I suspect he's talking about the board game where you actually draw cards from a limited pool, which will have a slight effect on the outcome. However cards on cc are randomly generated so the math is easier because the pool is unlimited and each new card has an exactly 1/3 chance of being either color.

Ok; I follow this thread so far but can any one calculate the odds of getting a rainbow (one card of each color) in 4 cards? Now that I would like to see done.

Boys, break out your calculators?

Oh; And how come we don't have joker spoils? Does anyone know?

I think that is a good question.

Adding jokers would complicate the random card generator program. I'm sure it's doable, but why fix what isn't broken?

Viceroy63 wrote:Ok; I follow this thread so far but can any one calculate the odds of getting a rainbow (one card of each color) in 4 cards? Now that I would like to see done.
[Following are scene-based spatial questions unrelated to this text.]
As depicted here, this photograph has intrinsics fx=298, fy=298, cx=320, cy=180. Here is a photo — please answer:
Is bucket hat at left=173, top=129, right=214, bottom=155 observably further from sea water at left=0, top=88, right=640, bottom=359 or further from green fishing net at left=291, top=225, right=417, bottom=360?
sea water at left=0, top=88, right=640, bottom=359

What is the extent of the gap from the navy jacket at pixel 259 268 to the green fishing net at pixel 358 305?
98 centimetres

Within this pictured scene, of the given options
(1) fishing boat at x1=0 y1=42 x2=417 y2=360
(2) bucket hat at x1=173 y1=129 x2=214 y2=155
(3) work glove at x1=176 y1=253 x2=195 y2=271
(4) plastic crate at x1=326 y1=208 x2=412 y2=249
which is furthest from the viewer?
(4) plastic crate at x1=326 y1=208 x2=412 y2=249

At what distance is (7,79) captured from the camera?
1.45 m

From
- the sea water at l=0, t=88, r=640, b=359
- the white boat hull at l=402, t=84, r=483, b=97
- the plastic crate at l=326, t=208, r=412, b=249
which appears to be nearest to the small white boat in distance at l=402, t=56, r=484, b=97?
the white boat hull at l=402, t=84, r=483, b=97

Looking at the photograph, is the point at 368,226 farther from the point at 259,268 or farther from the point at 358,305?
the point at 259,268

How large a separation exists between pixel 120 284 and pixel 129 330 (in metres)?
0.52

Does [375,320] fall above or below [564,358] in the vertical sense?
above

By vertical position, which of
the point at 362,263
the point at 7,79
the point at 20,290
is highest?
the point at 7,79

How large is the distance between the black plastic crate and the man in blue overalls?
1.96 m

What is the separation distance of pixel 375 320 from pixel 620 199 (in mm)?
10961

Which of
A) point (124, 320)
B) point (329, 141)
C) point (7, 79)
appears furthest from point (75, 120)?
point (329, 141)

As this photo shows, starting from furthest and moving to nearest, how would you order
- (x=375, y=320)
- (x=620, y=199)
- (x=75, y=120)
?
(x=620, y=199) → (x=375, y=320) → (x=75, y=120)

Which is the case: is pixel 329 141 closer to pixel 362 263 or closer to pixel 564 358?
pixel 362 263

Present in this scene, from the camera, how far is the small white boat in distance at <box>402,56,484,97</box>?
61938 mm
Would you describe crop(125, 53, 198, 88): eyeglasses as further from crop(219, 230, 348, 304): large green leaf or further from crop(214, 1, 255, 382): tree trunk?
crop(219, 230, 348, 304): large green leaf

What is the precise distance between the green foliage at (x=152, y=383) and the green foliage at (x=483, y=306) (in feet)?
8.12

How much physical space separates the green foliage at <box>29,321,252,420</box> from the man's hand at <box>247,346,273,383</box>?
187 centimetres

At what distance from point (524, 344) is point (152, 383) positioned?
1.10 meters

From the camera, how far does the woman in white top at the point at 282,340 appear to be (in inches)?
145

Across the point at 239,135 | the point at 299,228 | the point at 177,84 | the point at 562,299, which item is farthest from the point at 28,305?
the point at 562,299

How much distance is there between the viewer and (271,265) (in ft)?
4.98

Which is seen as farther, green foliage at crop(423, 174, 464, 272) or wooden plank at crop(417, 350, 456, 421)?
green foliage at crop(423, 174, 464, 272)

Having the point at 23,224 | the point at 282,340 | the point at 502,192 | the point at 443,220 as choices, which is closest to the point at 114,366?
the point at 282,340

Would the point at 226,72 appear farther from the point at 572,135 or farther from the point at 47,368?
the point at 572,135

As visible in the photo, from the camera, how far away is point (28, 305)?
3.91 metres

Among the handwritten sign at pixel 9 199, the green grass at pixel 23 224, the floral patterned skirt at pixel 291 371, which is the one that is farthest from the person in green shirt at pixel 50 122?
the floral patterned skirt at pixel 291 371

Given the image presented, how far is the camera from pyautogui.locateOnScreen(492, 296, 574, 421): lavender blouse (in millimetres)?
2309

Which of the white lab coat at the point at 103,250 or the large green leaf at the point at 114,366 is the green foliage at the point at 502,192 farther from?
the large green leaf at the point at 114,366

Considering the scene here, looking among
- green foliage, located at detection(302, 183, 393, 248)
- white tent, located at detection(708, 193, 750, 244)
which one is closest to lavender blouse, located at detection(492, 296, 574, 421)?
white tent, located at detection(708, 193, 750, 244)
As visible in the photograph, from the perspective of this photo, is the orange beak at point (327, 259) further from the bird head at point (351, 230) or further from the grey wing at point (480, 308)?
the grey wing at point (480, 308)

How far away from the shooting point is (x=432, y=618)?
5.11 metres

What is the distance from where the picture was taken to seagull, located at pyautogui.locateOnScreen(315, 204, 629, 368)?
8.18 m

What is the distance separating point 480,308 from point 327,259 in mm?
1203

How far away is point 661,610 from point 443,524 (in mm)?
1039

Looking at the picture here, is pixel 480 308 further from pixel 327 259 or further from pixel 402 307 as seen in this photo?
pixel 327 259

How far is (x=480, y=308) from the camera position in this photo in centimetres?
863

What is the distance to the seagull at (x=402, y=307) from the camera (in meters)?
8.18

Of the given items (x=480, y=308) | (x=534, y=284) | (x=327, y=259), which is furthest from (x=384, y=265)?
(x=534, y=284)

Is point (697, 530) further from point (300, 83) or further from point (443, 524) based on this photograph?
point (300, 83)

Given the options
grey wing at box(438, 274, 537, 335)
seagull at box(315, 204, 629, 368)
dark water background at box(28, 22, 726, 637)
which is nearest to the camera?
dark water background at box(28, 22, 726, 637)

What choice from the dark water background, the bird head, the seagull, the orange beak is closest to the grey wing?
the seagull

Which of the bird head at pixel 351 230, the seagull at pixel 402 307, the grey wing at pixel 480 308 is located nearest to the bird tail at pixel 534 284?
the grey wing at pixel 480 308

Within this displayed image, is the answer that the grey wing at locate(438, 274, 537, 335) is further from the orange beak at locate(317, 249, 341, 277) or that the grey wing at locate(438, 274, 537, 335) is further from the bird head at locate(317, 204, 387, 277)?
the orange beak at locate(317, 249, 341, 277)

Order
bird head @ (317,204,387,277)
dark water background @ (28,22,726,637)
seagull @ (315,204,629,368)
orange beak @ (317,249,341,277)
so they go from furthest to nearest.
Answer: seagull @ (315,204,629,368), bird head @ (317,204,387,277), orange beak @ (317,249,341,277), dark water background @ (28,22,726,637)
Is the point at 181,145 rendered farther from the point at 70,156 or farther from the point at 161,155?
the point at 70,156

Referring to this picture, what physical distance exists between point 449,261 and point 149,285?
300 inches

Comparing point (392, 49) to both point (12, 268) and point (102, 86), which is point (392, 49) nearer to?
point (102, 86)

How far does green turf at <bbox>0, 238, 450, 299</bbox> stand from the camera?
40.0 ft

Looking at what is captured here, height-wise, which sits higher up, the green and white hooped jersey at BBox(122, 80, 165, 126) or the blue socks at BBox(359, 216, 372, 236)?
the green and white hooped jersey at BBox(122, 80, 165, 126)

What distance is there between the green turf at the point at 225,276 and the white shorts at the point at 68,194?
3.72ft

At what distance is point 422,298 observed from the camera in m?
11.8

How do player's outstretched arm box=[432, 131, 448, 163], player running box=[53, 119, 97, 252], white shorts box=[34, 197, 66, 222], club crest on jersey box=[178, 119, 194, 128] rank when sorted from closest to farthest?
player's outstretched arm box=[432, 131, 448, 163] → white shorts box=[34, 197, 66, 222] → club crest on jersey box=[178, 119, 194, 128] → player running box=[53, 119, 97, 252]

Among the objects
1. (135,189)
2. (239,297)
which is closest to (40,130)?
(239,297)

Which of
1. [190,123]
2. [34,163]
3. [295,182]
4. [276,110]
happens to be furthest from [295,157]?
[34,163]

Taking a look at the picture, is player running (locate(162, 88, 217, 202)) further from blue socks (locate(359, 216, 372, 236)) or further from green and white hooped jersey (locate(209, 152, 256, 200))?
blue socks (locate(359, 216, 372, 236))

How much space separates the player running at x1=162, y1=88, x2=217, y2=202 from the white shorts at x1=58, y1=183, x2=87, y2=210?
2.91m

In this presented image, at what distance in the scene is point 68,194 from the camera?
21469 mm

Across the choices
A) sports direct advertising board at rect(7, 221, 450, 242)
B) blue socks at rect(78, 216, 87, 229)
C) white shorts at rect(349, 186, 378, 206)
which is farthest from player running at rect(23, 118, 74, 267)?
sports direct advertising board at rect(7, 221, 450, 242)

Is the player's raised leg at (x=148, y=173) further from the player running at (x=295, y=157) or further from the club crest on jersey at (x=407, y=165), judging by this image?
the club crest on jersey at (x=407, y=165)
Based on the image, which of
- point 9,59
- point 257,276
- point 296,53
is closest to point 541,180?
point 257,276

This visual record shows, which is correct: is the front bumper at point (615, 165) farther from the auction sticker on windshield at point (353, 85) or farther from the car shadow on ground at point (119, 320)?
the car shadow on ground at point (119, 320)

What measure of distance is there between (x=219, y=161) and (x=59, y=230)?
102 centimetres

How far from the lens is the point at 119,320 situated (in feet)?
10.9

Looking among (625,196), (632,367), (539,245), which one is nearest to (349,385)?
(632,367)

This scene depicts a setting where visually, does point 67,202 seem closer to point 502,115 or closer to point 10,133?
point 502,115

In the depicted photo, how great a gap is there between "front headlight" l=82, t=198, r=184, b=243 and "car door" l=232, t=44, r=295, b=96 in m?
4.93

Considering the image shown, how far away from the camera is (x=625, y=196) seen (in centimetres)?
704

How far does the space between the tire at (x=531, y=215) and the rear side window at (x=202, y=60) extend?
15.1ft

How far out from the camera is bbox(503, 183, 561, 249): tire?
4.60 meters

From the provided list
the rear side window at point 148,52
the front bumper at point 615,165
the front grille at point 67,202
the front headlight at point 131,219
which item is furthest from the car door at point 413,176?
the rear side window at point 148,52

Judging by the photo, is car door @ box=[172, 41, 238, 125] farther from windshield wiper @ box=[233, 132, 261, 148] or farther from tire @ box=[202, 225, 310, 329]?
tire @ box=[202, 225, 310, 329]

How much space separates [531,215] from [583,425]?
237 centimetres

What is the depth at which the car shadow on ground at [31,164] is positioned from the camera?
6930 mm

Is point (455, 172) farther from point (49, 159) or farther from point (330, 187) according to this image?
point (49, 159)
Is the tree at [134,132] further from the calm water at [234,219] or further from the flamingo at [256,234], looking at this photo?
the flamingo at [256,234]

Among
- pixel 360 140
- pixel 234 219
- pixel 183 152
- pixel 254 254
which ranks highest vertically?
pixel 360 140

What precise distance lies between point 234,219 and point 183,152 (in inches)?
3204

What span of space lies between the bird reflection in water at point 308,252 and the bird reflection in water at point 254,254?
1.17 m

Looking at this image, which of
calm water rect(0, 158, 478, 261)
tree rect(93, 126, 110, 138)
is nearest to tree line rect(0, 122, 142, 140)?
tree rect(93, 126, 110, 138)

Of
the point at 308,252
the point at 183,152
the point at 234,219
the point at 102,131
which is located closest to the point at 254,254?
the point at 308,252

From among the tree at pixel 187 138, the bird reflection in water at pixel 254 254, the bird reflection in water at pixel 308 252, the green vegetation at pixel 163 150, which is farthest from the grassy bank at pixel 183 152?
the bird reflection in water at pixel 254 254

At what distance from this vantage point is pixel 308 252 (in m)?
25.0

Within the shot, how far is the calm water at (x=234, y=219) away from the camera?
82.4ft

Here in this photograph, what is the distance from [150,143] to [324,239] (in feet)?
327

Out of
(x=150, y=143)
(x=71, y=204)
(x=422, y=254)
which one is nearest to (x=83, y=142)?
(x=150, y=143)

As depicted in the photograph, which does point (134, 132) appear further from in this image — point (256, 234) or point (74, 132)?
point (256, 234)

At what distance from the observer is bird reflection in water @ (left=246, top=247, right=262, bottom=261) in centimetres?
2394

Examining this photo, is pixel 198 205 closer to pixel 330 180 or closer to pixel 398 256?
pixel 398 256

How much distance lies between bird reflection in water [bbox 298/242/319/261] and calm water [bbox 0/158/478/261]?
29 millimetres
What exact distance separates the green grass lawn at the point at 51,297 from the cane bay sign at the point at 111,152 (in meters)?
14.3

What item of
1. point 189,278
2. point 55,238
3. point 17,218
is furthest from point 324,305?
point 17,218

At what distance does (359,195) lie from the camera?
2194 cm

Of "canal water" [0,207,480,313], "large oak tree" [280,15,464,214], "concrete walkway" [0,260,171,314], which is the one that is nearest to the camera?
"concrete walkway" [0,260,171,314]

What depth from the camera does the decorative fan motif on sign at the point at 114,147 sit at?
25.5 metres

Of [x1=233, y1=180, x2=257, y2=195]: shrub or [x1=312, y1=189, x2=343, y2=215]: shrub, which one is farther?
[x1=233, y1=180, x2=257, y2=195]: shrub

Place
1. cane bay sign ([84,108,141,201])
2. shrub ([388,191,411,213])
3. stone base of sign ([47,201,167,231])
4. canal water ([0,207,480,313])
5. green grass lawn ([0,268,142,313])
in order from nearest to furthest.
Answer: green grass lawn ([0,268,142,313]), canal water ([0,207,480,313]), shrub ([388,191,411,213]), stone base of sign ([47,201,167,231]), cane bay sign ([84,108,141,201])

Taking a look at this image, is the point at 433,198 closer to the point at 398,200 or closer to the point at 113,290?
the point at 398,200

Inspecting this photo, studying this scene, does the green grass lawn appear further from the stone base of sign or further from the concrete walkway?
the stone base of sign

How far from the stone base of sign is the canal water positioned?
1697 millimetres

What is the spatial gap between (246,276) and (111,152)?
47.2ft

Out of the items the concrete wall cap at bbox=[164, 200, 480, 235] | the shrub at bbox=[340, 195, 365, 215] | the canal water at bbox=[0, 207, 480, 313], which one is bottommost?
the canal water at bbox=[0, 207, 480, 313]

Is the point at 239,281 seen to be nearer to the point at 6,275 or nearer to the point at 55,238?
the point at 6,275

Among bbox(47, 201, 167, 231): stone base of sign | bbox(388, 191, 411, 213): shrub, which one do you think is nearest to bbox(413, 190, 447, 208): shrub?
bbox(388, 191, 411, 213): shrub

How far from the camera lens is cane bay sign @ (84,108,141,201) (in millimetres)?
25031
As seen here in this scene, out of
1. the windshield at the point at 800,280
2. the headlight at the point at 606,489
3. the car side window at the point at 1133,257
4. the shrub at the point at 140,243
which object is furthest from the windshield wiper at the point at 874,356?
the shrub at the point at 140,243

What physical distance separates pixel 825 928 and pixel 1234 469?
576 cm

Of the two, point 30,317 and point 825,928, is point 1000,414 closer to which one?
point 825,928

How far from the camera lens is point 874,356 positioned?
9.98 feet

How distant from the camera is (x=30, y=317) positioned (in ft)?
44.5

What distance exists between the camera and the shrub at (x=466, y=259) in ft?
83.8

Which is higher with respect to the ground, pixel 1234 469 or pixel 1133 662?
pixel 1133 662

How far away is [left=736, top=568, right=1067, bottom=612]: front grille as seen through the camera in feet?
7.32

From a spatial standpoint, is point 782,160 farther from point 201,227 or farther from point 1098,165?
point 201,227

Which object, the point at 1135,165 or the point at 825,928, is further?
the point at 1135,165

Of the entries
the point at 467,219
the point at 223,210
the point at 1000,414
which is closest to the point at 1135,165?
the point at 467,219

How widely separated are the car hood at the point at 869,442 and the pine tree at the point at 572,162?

Boys, break out your calculators?

Oh; And how come we don't have joker spoils? Does anyone know?

I think that is a good question.

That is 1/3*2/3*1/3+2/3*(1/3+2/3*1/3)=2/27+10/27=12/27=44,44% unless I am too sleepy to calculate right.

Viceroy63 wrote:Ok; I follow this thread so far but can any one calculate the odds of getting a rainbow (one card of each color) in 4 cards? Now that I would like to see done.

Boys, break out your calculators?

Oh; And how come we don't have joker spoils? Does anyone know?

I think that is a good question.

Given that you don't already have a rainbow? Then it's easy cuz you either have 2 of 1 color and 1 of another color or all 3 of the same color. If it's the latter, which only occurs 1/9 of the time, you know you won't be getting a rainbow. But in the 8/9 times that's not the case, you need 1 of the missing color giving you a 1/3 chance of getting a 4-card rainbow, given that you don't have a rainbow in 3 cards. So, you'd have an 8/27 or 30%

If you are starting from scratch and just want to know the odds of getting a rainbow given any four cards, then odds are slightly more complicated.

Your first card is X-colored. The other two colors are now Y and Z.

You need at least 1 Y and at least 1 Z in the next 3 cards.

1/3 chance of getting another X, in which case you need a Y and a Z to come out: odds 2/3*1/3 = 2/9
2/3 chance of getting a Y (i.e. anything but X), in which case you need a Z to come out. The chances of not getting a Z in these next two cards is 2/3*2/3 = 4/9. That means you have a 5/9 chance of getting a Z.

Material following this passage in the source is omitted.